YouTube users last week got a nasty surprise when the Google-owned video sharing site was hit by some 5,000 porn videos from Japanese bulletin board 4Chan.

According to a BBC report, one 4Chan member said that the attack had been planned because of YouTube's stance on music. Flonty, said "I did it because YouTube keeps deleting music. It was part of a 4Chan raid."

However, according to Panda Security, there was a financial advantage too. The company said there were 4,900 offending videos on YouTube each containing links to a web pages designed to download malware. The comments suggest that that the users are being taken to a legal web page, albeit with pornographic content. In fact, when users click the link they're taken to a page that spoofs the original and which is really designed to download malware.

This malware, when run on a computer, pretends to scan the system, supposedly detecting dozens of (non-existent) viruses and offers users the chance to buy the paid version of the antivirus to clean their computers.

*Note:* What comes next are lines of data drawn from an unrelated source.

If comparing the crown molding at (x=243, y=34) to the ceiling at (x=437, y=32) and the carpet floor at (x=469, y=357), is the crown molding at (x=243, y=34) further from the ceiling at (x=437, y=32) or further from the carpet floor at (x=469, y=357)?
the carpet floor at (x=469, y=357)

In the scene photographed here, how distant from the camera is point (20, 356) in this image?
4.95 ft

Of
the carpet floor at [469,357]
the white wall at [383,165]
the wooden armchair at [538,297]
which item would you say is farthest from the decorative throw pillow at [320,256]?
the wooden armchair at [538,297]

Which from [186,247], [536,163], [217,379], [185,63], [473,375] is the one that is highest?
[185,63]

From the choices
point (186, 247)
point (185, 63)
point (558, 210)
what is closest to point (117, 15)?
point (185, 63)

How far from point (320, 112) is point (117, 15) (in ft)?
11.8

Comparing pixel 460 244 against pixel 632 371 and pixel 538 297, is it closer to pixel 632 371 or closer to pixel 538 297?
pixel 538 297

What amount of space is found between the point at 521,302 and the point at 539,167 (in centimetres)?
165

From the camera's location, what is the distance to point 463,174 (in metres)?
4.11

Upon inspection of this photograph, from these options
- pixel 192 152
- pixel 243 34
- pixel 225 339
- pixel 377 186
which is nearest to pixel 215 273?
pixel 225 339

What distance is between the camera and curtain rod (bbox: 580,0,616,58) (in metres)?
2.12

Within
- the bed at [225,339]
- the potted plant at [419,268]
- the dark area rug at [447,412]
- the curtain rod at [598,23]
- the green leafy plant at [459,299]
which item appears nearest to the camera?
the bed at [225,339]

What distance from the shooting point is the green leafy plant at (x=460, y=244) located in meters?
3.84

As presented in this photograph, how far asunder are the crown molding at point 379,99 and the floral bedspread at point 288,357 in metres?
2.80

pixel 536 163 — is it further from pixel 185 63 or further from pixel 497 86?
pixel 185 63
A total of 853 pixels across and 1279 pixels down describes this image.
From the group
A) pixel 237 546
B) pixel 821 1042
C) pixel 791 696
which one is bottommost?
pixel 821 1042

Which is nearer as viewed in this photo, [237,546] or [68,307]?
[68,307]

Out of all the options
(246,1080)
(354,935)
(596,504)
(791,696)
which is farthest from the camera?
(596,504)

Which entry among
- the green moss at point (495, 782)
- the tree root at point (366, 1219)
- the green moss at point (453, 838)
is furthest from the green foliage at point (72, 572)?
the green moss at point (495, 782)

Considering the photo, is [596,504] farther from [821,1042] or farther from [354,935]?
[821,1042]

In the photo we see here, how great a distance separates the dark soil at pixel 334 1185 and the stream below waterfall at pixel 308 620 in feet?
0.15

"The technique of using malicious comments on YouTube is not new in itself. What is alarming however, is the quantity of links we have detected pointing to the same web page. This suggests that cyber-criminals are using automated tools to publish these comments", explains Luis Corrons, technical director of PandaLabs.

Whatever the reason, Google has acted quickly and removed the offending material - although the company has warned that one or two might be left behind. The company has said that 20 hours of video are added to the site every minute so it's got its work cut out keeping tabs on all of the offending material.